Hinweis: Der Blogbeitrag soll einen Überblick geben und ersetzt keine Rechtsberatung. Im Zweifel lassen Sie sich besser anwaltlich beraten.
Inhaltsverzeichnis
Was versteht man unter einer barrierefreien Website?
Was ist der Unterschied zwischen einer barrierefreien und einer benutzerfreundlichen Website
Welche Gesetze und Richtlinien gibt es zur Barrierefreiheit von Websites?
Welche Websites betrifft das neue Barrierefreiheitsstärkungsgesetz (BFSG) konkret?
Wie ermittelt man die Anzahl der Mitarbeiter bei Kleinstunternehmen?
Sie sind sich noch unsicher, ob Sie eine barrierefreie Website brauchen?
Was ich meinen Kundinnen und Kunden rate
Warum sollten auch kleine Unternehmen eine barrierefreie Website haben?
Welche Menschen sind auf barrierefreie Websites angewiesen?
Welche Anforderungen muss eine barrierefreie Website erfüllen?
Fazit
Quellen & weiterführende Links
Was versteht man unter einer barrierefreien Website?
Eine Website ist dann barrierefrei, wenn sie für Menschen mit Behinderungen ohne besondere Erschwernis und ohne fremde Hilfe zugänglich und nutzbar ist.
Was ist der Unterschied zwischen einer barrierefreien und einer benutzerfreundlichen Website?
Eine barrierefreie Website und eine benutzerfreundliche Website sind nicht dasselbe – nicht jede benutzerfreundliche Website ist auch automatisch barrierefrei.
Eine benutzerfreundliche Website ist so konzipiert, dass sie für die Benutzer gut und intuitiv zu bedienen ist.
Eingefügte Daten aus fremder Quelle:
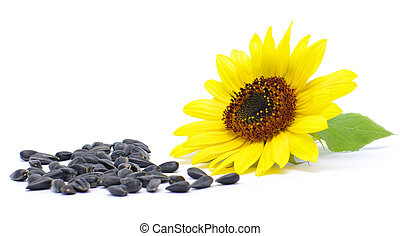 seeds and sunflower - still life. seeds and sunflower on ...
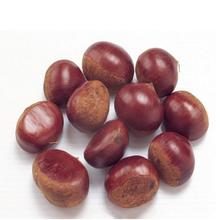 Hot selling fresh chestnut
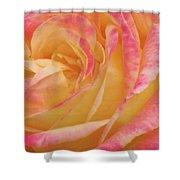Shy Yellow Rose Shower Curtain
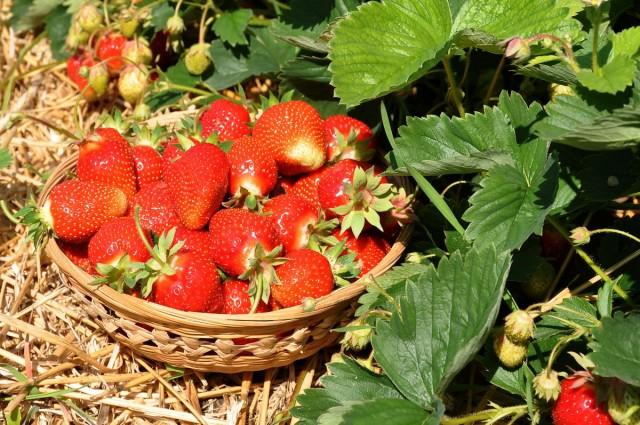 Чем подкормить клубнику после плодоношения
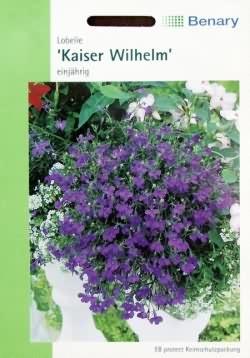 Männertreu Kaiser Wilhelm - Lobelien Samen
Während eine barrierefreie Website darauf ausgerichtet ist, auch für Menschen mit Einschränkungen und Behinderungen zugänglich und nutzbar zu sein.
Welche Gesetze und Richtlinien gibt es zur Barrierefreiheit von Websites?
Das Barrierefreiheitsstärkungsgesetz (BFSG) setzt die EU-Richtlinie zur Barrierefreiheit (European Accessibility Act – kurz EAA) in Deutschland um und tritt am 28. Juni 2025 inkraft.
Das BFSG legt fest, dass bestimmte Produkte und Dienstleistungen ab dem 28. Juni 2025 barrierefrei hergestellt und angeboten werden müssen. Somit sind auch sehr viele Betreiber von Websites betroffen und müssen ihre Websites barrierefrei gestalten. Das BFSG verweist für Websites auf die Anforderungen der Web Content Accessibility Guidelines (WCAG).
Die WCAG weist drei Konformitätsstufen auf (A, AA, AAA). Derzeit gilt eine Website als barrierefrei, wenn sie die Vorgaben der Konformitätsstufe AA erfüllt.
Welche Websites betrifft das neue Barrierefreiheitsstärkungsgesetz (BFSG) konkret?
Das BFSG gilt u.a. für alle Websites, die Dienstleistungen und Produkte im elektronischen Geschäftsverkehr anbieten und sich an Endverbraucher richten.
Dazu zählen z. Bsp. Online-Shops, die Produkte an Endverbraucher verkaufen, aber auch Websites von Dienstleistern, die sich an Endverbraucher richten und eine Interaktionsmöglichkeit anbieten (z. B. Kontaktformular, Terminbuchung).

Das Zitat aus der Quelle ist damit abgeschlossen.